De maestras mochileras a hogares comunitarios 

La educación es, sin duda, uno de los temas más debatidos en la agenda pública. Cuánto se invierte, cuántos niños están fuera del sistema, cuántos co…

La educación es, sin duda, uno de los temas más debatidos en la agenda pública. Cuánto se invierte, cuántos niños están fuera del sistema, cuántos comprenden lo que leen. Son discusiones constantes que se intensifican ante una crisis y luego vuelven a diluirse sin grandes cambios.
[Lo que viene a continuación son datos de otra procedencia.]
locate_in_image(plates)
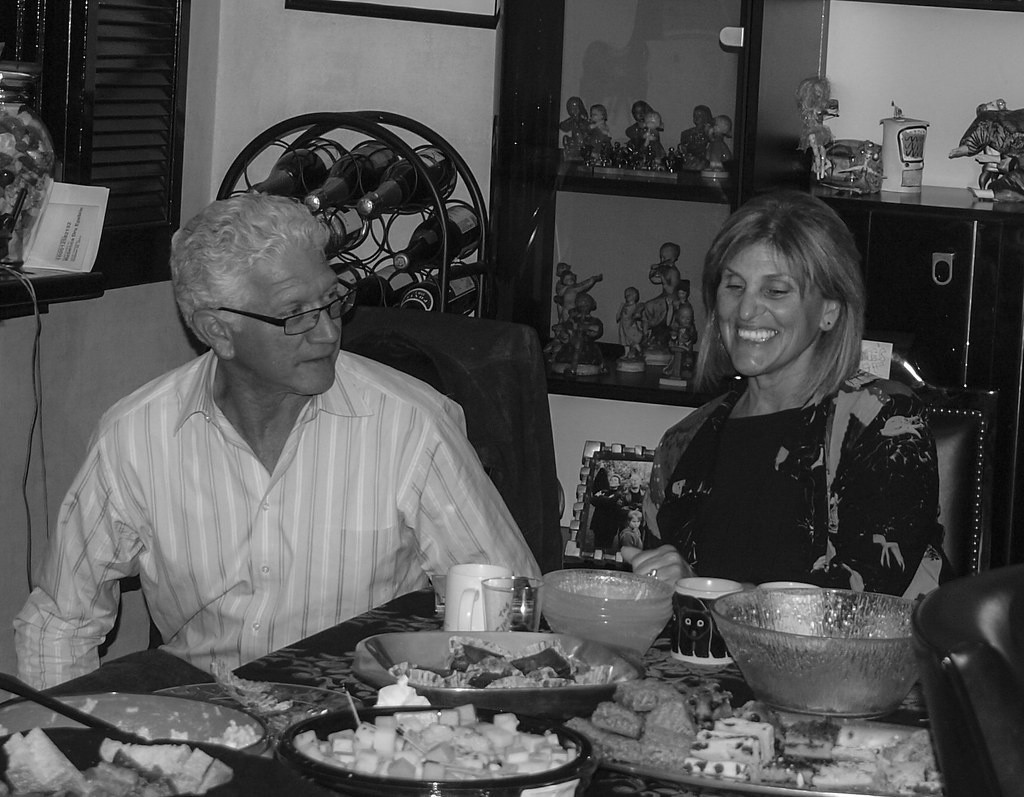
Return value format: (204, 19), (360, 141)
(354, 633), (637, 729)
(599, 706), (945, 797)
(150, 681), (365, 761)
Mientras tanto, el sistema avanza lento, como un barco listo para zarpar, pero sin movimiento claro.

Sin cuestionar la voluntad de quienes sostienen el “carrito educativo”, ni los esfuerzos que se realizan desde distintos sectores, la sensación persiste: tenemos estructuras, programas e infraestructura, pero aún no logramos generar el impulso necesario para avanzar. Entonces surge una pregunta clave: ¿por dónde empezar?

Cada vez hay más evidencia de que el punto más estratégico está en la primera infancia. En ese contexto aparece el programa de maestras mochileras, impulsado con apoyo de Unicef. Docentes que visitan hogares en situación vulnerable para acompañar el desarrollo de niños y niñas de 0 a 5 años, estimulando habilidades cognitivas y socioemocionales en una etapa donde el cerebro construye sus conexiones más importantes. Al mismo tiempo, orientan a las familias en prácticas de cuidado y crianza que fortalecen el desarrollo integral.
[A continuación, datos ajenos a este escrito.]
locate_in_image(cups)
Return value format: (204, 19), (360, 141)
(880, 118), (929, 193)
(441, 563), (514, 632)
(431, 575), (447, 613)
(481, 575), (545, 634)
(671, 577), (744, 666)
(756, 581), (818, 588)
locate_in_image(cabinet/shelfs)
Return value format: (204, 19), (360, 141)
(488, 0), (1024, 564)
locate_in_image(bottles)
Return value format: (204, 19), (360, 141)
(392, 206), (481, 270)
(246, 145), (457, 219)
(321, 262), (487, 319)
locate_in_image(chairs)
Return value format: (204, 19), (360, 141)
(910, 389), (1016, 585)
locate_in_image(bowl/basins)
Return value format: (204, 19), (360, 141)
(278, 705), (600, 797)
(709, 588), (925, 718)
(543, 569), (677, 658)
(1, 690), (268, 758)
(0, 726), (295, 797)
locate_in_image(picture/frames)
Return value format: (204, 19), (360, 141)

Se estima que entre 300 y 600 maestras mochileras llegan hoy a unos 4.000 a 6.000 niños, trabajando con alrededor de 1.000 familias. Cada docente acompaña en promedio a 20 niños, dedicando cerca de una hora a cada uno. Puede parecer poco frente a las necesidades existentes, pero su impacto en bienestar, estimulación y contención familiar es significativo.

La pregunta inevitable es si este modelo podría escalar para alcanzar a los casi 800.000 niños que se encuentran en esa franja etaria en Paraguay. Tal vez el desafío no sea solo ampliar, sino complementar. Y allí aparece otra experiencia inspiradora: los hogares comunitarios en Colombia.
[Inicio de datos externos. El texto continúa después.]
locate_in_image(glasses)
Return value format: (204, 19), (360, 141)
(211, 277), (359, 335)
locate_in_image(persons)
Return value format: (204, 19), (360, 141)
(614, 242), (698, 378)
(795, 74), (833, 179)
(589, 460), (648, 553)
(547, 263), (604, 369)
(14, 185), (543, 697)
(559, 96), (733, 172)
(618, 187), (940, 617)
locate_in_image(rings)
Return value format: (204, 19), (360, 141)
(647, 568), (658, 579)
En este modelo, madres y padres de la comunidad, previamente capacitados, cuidan en sus propias casas a grupos de 12 a 14 niños. Con apoyo institucional y alianzas, esos espacios se equipan para que los niños puedan alimentarse, jugar y aprender en un entorno seguro mientras sus padres trabajan. Más que un servicio de cuidado, se convierten en núcleos de contención social que fortalecen la comunidad y previenen situaciones de vulnerabilidad.

Entonces la reflexión es inevitable: ¿podría ser viable algo así en Paraguay? Invertir en la primera infancia no solo impacta en el aprendizaje futuro. Mejora la salud, fortalece los vínculos y amplía oportunidades. Tal vez sea momento de dejar de pensar la educación solo desde la escuela y empezar a verla como una responsabilidad compartida que comienza mucho antes.

La invitación es a abrir el debate, mirar experiencias cercanas y animarnos a construir soluciones desde la comunidad.